Without waiting for a reply Stan climbed the rigging to get to his bleating friend. By the time he reached the top, Colonel Sweater’s frenzy had knocked down the burning hoop and both platforms burned. Colonel Sweater lay in the center of one platform, shivering with fear. Miraculously the fire had not hurt him, for though his fleece and costume had both burned off, his skin was ruddy and unblemished.
Stan knelt beside him and wept as the fire leapt to the curtain, the main stage, and the rest of the theater. Stan picked Colonel Sweater up to leave, but as he did the fire burned through the last of the supports. The platform pitched to one side and threw Stan and the Colonel headlong into the seats. The rigging and the remains of the curtain fell to the stage floor with a crash and an explosion of flame.
Colonel Sweater bleated, but Stan did not, could not, rise to comfort him. All around them the fire burned.
In the morning little remained of the old theater but dust and ash. They found Stan’s body amongst the rubble with Colonel Sweater still bleating over him. Beyond a lack of wool, Colonel Sweater remained untouched by the fire. The newspapers called it a miracle. The courts held Mr. Potts held liable for the blaze but he skipped town with the box office receipts and was never brought to justice.

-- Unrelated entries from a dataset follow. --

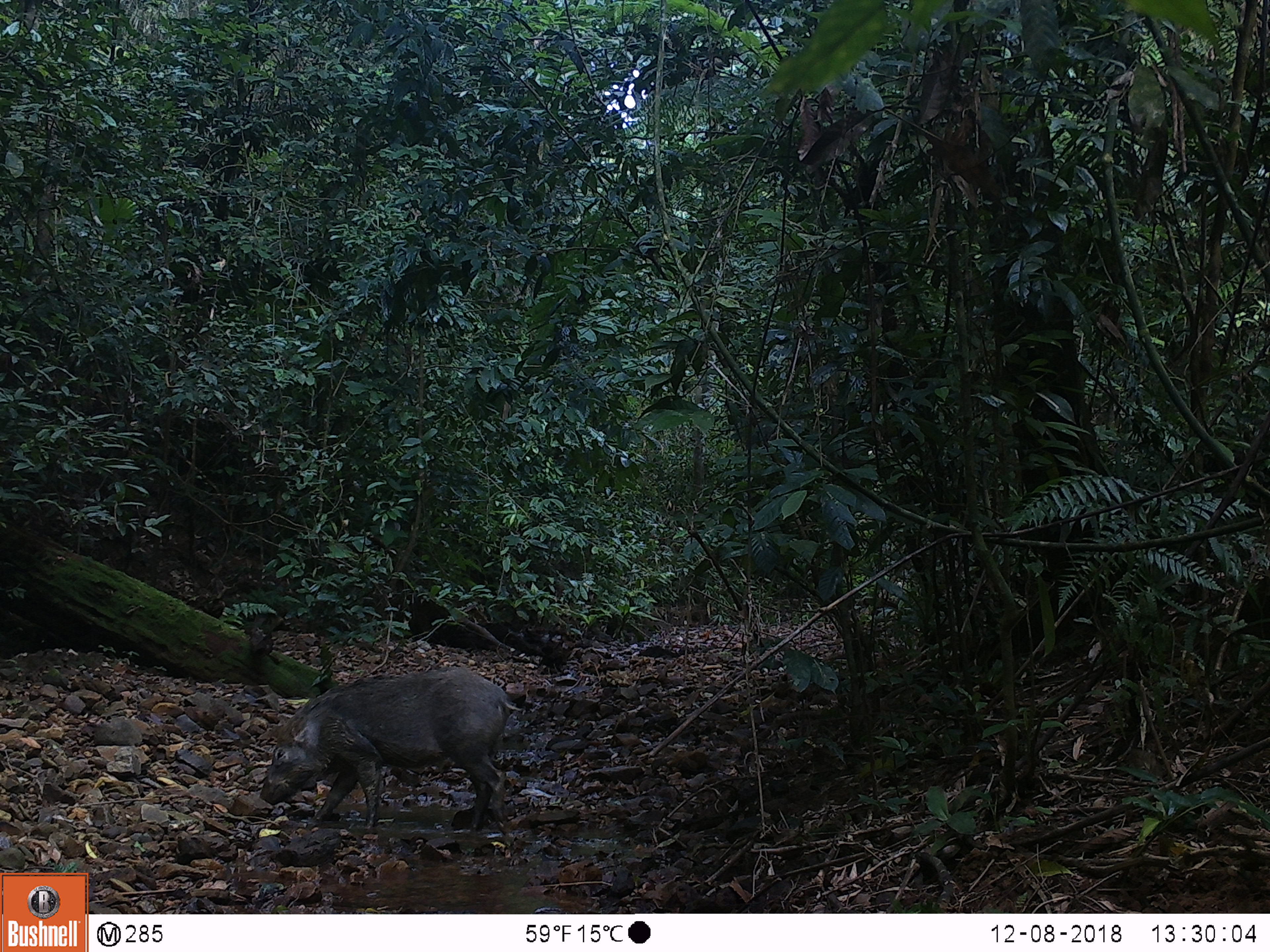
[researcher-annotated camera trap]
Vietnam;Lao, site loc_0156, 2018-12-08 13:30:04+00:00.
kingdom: Animalia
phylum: Chordata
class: Mammalia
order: Artiodactyla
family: Suidae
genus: Sus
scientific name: Sus scrofa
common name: eurasian wild pig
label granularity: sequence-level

The revered performed a mighty sermon at Stan’s funeral, but Miss Julop, one of the four people who attended, thought it did Stan little justice.
Miss Julop bought the Wilkerson place and the sheep at auction. Knowing Stan’s love for those four sheep, she kept them and cared for them. They never rose to the heights their names promised, but she learned to love those four sheep almost as much as Stan did. Shortly after she bought the sheep she asked the reverend to stop his weekly visits. From that time on she began to believe in miracles again.
Colonel Sweater lived on for many years without another hint at the miraculous. He sired many a fluffy puff ball, but till the day of his death, he remained completely and utterly bald.